There have been mixed signs coming from the series of negotiations aimed at getting a ceasefire between Russia and Ukraine. There are also unabated inflation fears trailing the crisis as the European Central Bank has warned of stagnant inflation in the past couple of days.
EUR/USD price chart. Source TradingView
Though it is said that diplomats from both sides of the divide – Russia and Ukraine – have decided to stick to the negotiation table with the aid of mediators who keep them together, Ankara’s intensified efforts to bring both Ukraine’s President Volodymyr Zelenskyy and his Russian counterpart, President Vladimir Putin face to face on the negotiation table is giving hopes to traders.
The US Instigates Chemical Weapon Fears
But on the flip side, the West’s warning that Russia might be using chemical weapons, and the readiness of China to offer needed support to Russia if called, has weighed a measure on the fears ravaging the financial market.
Elsewhere, the rapidly increasing price of oil renewed the much-feared woes attending to inflation. The oil market is beginning to have a tough time as a result of the Ukraine war and the US sanction banning the purchase of oil and gas from Russia for invading Ukraine. This also goes to influence the positive direction of inflation records from the Eurozone.

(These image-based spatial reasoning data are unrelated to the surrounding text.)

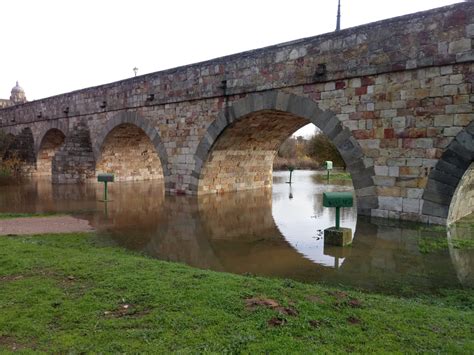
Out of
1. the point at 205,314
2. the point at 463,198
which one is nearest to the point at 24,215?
the point at 205,314

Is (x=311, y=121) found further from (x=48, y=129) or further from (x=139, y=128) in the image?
(x=48, y=129)

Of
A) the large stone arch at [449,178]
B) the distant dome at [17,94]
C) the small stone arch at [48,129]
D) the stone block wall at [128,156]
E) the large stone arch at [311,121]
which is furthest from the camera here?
the distant dome at [17,94]

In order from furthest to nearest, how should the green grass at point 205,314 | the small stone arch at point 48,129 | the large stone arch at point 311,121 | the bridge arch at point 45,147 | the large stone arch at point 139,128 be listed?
the bridge arch at point 45,147 < the small stone arch at point 48,129 < the large stone arch at point 139,128 < the large stone arch at point 311,121 < the green grass at point 205,314

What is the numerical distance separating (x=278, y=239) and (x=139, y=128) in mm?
11272

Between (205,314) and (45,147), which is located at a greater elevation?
(45,147)

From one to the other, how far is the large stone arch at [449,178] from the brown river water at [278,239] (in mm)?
440

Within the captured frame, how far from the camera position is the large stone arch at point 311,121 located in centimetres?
886

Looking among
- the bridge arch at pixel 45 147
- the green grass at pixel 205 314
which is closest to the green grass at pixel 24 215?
the green grass at pixel 205 314

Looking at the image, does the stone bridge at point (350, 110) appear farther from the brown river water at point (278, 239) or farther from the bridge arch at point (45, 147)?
the bridge arch at point (45, 147)

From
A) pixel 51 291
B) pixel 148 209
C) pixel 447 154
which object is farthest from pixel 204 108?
pixel 51 291

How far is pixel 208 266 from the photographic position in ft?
18.4

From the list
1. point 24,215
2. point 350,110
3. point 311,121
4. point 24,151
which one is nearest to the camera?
point 350,110

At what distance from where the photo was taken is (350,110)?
357 inches

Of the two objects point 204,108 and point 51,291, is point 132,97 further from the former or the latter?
point 51,291
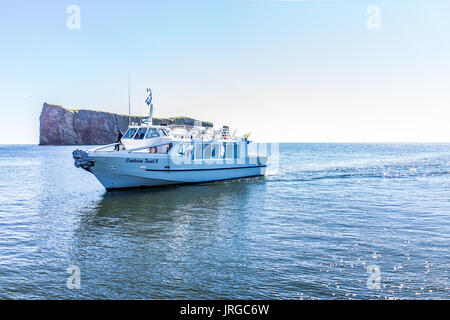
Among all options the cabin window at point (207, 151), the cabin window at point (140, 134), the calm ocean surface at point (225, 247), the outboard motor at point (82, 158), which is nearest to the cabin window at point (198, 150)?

The final reading of the Eurozone’s top inflation figures on Thursday for the month of February went above the barriers initially forecasted. A lot of policymakers within the European Central Bank, including the President of the bank, Christine Lagarde, moved swiftly into a damage-control mode while they hurriedly attempted to control the associated fears in the market over the possibility of fast monetary policy fastening soon in the future.
It should be noted that a new spike in the COVID cases in China on a daily basis after a period of two days has now reduced from what was on record. The rising fears over China’s case joined fears of more Russian action in Ukraine to weigh heavily on the pair and market sentiments.